Here naming his source text, it’s of interest to learn, after doing a bit of on-line searching, that the ancient Latin poet Ausonius (310-395) wrote the poem “Bissula” praising the servant woman of that name whom he had freed from slavery. Clearly love of a sort is a theme intended. In the harsh visual image of “mine eye, stitcht oer” (stitches sealing over one’s eye) a Blues song such as “blood in my eyes for you” might be heard.

With the poem “GROUPED WORKS OUT OF EURIPIDES, HUGH OF FOUILLOY, BION, HERODOTUS, PINDAR, DANTE, HOMER, PEIRE VIDAL, & LORCA”. (64) the title alone gives clear sense of the range of historical works from out which Manuel’s poems arrive. “Out of” here might span in meaning from finding inspiration to outright directly lifting words from the historical text to graph out the poem heard emerging. As with the following closing lines of another poem where all the words come in toto from out the 1921 Field Book of Wild Birds and Their Music by Ferdinand Schuyler Mathews (a quick search via Googlebooks revealed this). Manuel might plausibly be seen to align Matthews’s words within principles of William Carlos Williams’s thoughts regarding The American Idiom, a poetry particular to patterns of North American speech.

“‘Being English, his song is a possible rendering

of Thomson’s

‘Come gentle spring’;

 

but to the American ear

 

his tongue is

hopelessly twisted,

 

which affliction

may be

due in part

to the

violence

 

of the American

 

spring.’” (72-73)

It’s easy enough to hear Williams in “violence//of the American//Spring” echoing, as it does, his title Spring & All (1923) containing the well-known epithet “the pure products of America go crazy”.

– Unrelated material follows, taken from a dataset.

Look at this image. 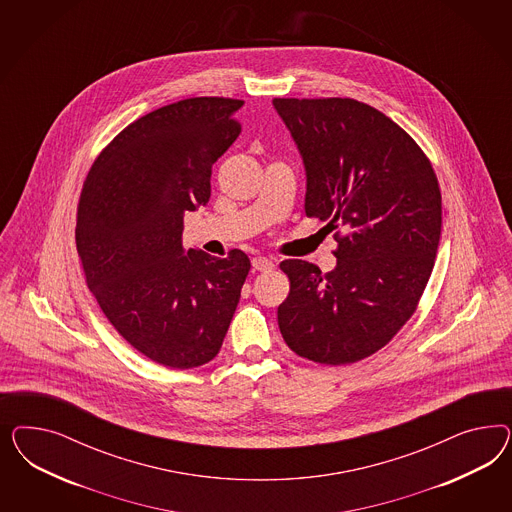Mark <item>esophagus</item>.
Instances as JSON below:
<instances>
[{"mask_svg":"<svg viewBox=\"0 0 512 512\" xmlns=\"http://www.w3.org/2000/svg\"><path fill=\"white\" fill-rule=\"evenodd\" d=\"M253 270H257V272H268V270H272L276 264L272 259H268V257H255L253 261Z\"/></svg>","mask_w":512,"mask_h":512,"instance_id":"esophagus-1","label":"esophagus"}]
</instances>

Regularly composing in poem-sequences, akin to the serial poem, Manuel brings an often sparse, fragmentary feel to the work, individual poem titles are a rarity, often with touches of Imagism spread across, “owls perched in the arches / Asheville Transit”. (57) Never hesitating to give bare, direct description. Which extends into emotional content as well. Again, echoing Williams (“no ideas but in things”).  

“gaudy, it had

the waves / of the sea

in it, her skirt,

as she / walked, etc,

across Goodwill parkinlot” (98)

or

“beauty, hard servant,

they say, I once

popped you open

by a trash can

on sleeping pills.” (96)

The classics arrive mixed in with hanging round garbage down backstreets and out front the Goodwill store, explicitly working-class settings. Likely breaking with expectations, Manuel seemingly steps into poetry from outside standard literary confines. His listening is absolute in its assuredness, recognizing with whom he’s playing alongside.

“What birds

populate

—catch

the mime—

the trees

 

, pines, poplars; …

 

A bliss of thrall

 

(“For Cecil Taylor”)” (86)

And again, whittling away at the words to pare down the image to its core essentials.

“thickest

thickets

thickset

         with

stars” (48)

Manuel welcomes the poem as enchantment. Imbuing our era with alchemical glow from out another time when the words of a poem led not to imagined shores of an individual’s personal concerns but rather broadened out to encompass and alter the scope of an entire community’s conceptions of reality. From a perspective when hidden meanings lay occluded in plain sight of extraordinary speech.

“Apollo hiding his sun.

Hermes aflame in his laughter,

   picker of locks,

director. ‘The white cypress’—

 

     map carousel

(you learned it as

     infant).

 

There is a river there.

Prayer and a field,

      chant and subterranean

skies

      to walk under

as you chant.

Clarities

 

      sounding anemoes.

 

Renew calumny, work

      plain speech to strange speech.

Simonides

      among sparrows.

 

The green eyes

      in the mesh.

Apollo

 

       hiding his sun.”

(“Hear the Bard” / Od. 13.9  [for Charles Segal]) (41)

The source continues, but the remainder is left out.